Les discussions diplomatiques avec la république islamique d’Iran et la Corée du Nord traînant en longueur, les USA ont trouvé dans leur stratégie de secours une solution simple qui semble porter quelques fruits : des sanctions bancaires.



Par Anne Gearan de l’Associated Press dans le Kentucky.com

Au cours de l’an passé, l’administration de Bush a persuadé des banquiers Européens et Asiatiques de mettre un terme à l’accès iranien et nord-coréen au système financier mondial. Les raisons invoquées par les Etats-Unis ont été le financement du terrorisme et la corruption. Washington accuse les deux nations de se comporter en escroc, mais également de contrefaire l’argent des États-Unis à Pyong-Yang et de cacher un programme d’armes nucléaires à Téhéran. Henry Paulson, le Secrétaire du Trésor, et d’autres, ont démarché les banquiers et fonctionnaires à travers le monde au cours de réunions discrètes mais suivies.

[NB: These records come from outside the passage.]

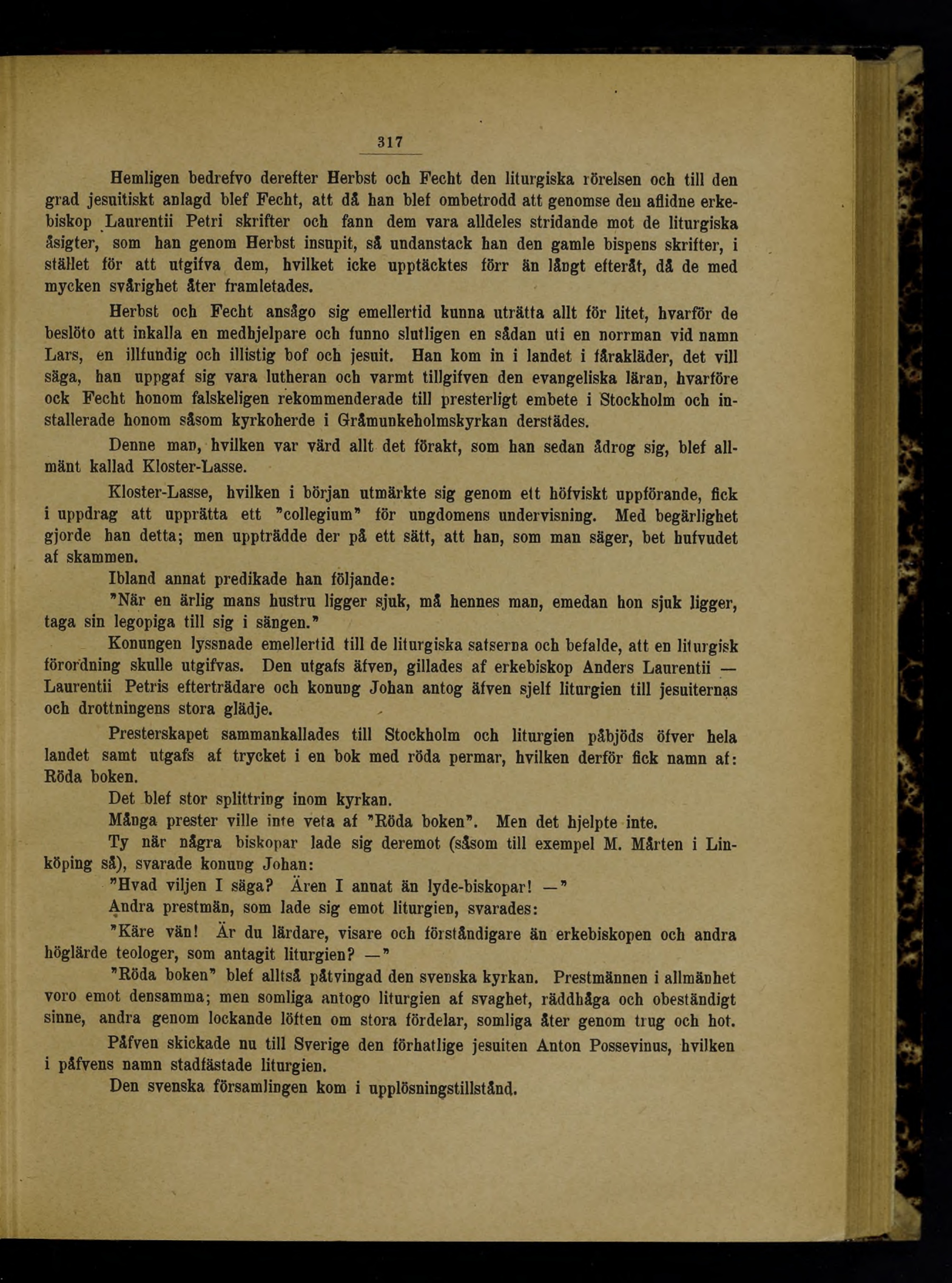 317

Hemligen bedrefvo derefter Herbst och Fecht den liturgiska rörelsen och till den grad jesuitiskt anlagd blef Fecht, att då han blef ombetrodd att genomse den aflidne erkebiskop Laurentii Petri skrifter och fann dem vara alldeles stridande mot de liturgiska åsigter, som han genom Herbst insupit, så undanstack han den gamle bispens skrifter, i stället för att utgifva dem, hvilket icke upptäcktes förr än långt efteråt, då de med mycken svårighet åter framletades.

Herbst och Fecht ansågo sig emellertid kunna uträtta allt för litet, hvarför de beslöto att inkalla en medhjelpare och funno slutligen en sådan uti en norrman vid namn Lars, en illfundig och illistig bof och jesuit. Han kom in i landet i fårakläder, det vill säga, han uppgaf sig vara lutheran och varmt tillgifven den evangeliska läran, hvarföre ock Fecht honom falskeligen rekommenderade till presterligt embete i Stockholm och installerade honom såsom kyrkoherde i Gråmunkeholmskyrkan derstädes.

Denne man, hvilken var värd allt det förakt, som han sedan ådrog sig, blef allmänt kallad Kloster-Lasse.

Kloster-Lasse, hvilken i början utmärkte sig genom ett höfviskt uppförande, fick i uppdrag att upprätta ett "collegium" för ungdomens undervisning. Med begärlighet gjorde han detta; men uppträdde der på ett sätt, att han, som man säger, bet hufvudet af skammen.

Ibland annat predikade han följande:

"När en ärlig mans hustru ligger sjuk, må hennes man, emedan hon sjuk ligger, taga sin legopiga till sig i sängen."

Konungen lyssnade emellertid till de liturgiska satserna och befalde, att en liturgisk förordning skulle utgifvas. Den utgafs äfven, gillades af erkebiskop Anders Laurentii — Laurentii Petris efterträdare och konung Johan antog äfven sjelf liturgien till jesuiternas och drottningens stora glädje.

Presterskapet sammankallades till Stockholm och liturgien påbjöds öfver hela landet samt utgafs af trycket i en bok med röda permar, hvilken derför fick namn af: Röda boken.

Det blef stor splittring inom kyrkan.

Många prester ville inte veta af "Röda boken". Men det hjelpte inte.

Ty när några biskopar lade sig deremot (såsom till exempel M. Mårten i Linköping så), svarade konung Johan:

"Hvad viljen I säga? Ären I annat än lyde-biskopar! —"

Andra prestmän, som lade sig emot liturgien, svarades:

"Käre vän! Är du lärdare, visare och förståndigare än erkebiskopen och andra höglärde teologer, som antagit liturgien? —"

"Röda boken" blef alltså påtvingad den svenska kyrkan. Prestmännen i allmänhet voro emot densamma; men somliga antogo liturgien af svaghet, räddhåga och obeständigt sinne, andra genom lockande löften om stora fördelar, somliga åter genom trug och hot.

Påfven skickade nu till Sverige den förhatlige jesuiten Anton Possevinus, hvilken i påfvens namn stadfästade liturgien.

Den svenska församlingen kom i upplösningstillstånd.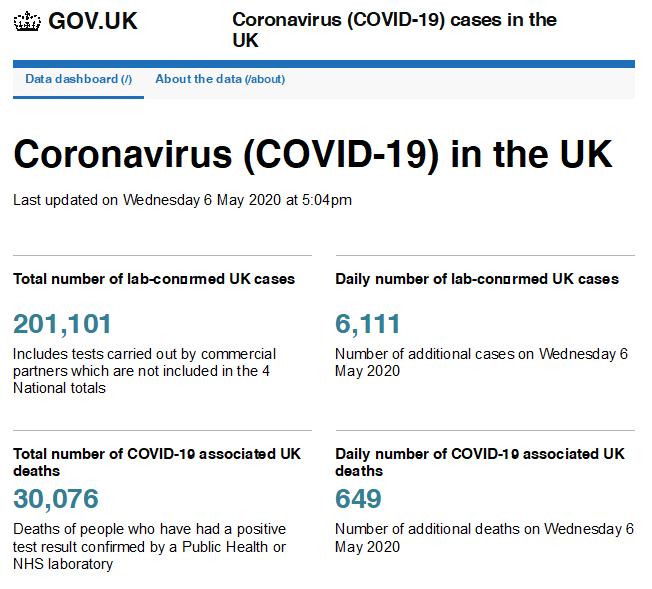 GOV.UK

Coronavirus (COVID-19) cases in the UK

Data dashboard (/)

About the data (/about)

Coronavirus (COVID-19) in the UK

Last updated on Wednesday 6 May 2020 at 5:04pm

Total number of lab-con□rmed UK cases

201,101

Includes tests carried out by commercial partners which are not included in the 4 National totals

Daily number of lab-con□rmed UK cases

6,111

Number of additional cases on Wednesday 6 May 2020

Total number of COVID-19 associated UK deaths

30,076

Deaths of people who have had a positive test result confirmed by a Public Health or NHS laboratory

Daily number of COVID-19 associated UK deaths

649

Number of additional deaths on Wednesday 6 May 2020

Leur succès doit jusqu’ici plus à l’intérêt des banques qu’aux objectifs de politique étrangère de Washington. Les fonctionnaires des États-Unis sont persuadés que les banques démarchées craignent d’avoir des relations avec des banques étrangères, des sociétés de commerce ou des gouvernements liés au terrorisme.

Seuls, les USA ne pouvaient pas empêcher une entité étrangère de faire des affaires avec des institutions suspectes. C’est pourquoi les Etats-Unis ont décidé de d’y remédier en prenant des mesures (relativement faibles) contre seulement 2 banques liées à Téhéran et à Pyong-Yang. L’administration Bush a ainsi créé une psychose de scandale pour toutes les autres banques qui font des transactions avec l’Iran et la Corée du Nord.

Message subliminal

Il y a un puissant message subliminal dans cette approche bancaire. En effet, on a averti les banques étrangères que leur accès au vaste système bancaire des États-Unis pourrait être bloqué si les Etats-Unis découvraient que ces banques ont continué leurs transactions avec des groupes financiers liés au terrorisme.

La stratégie financière en solo des États-Unis est plus flexible que la diplomatie internationale, cette stratégie n’exige aucune approbation du Congrès ou d’autres pays. Il y a des risques, en particulier dans le cas de l’Iran, mais la stratégie a fonctionné bien mieux que ses concepteurs ne l’avaient espéré, et ce alors que les mesures prises aux Nations Unies sont trop molles, trop lentes et sûrement encore trop longues dans la mise en place et surtout difficiles à vérifier.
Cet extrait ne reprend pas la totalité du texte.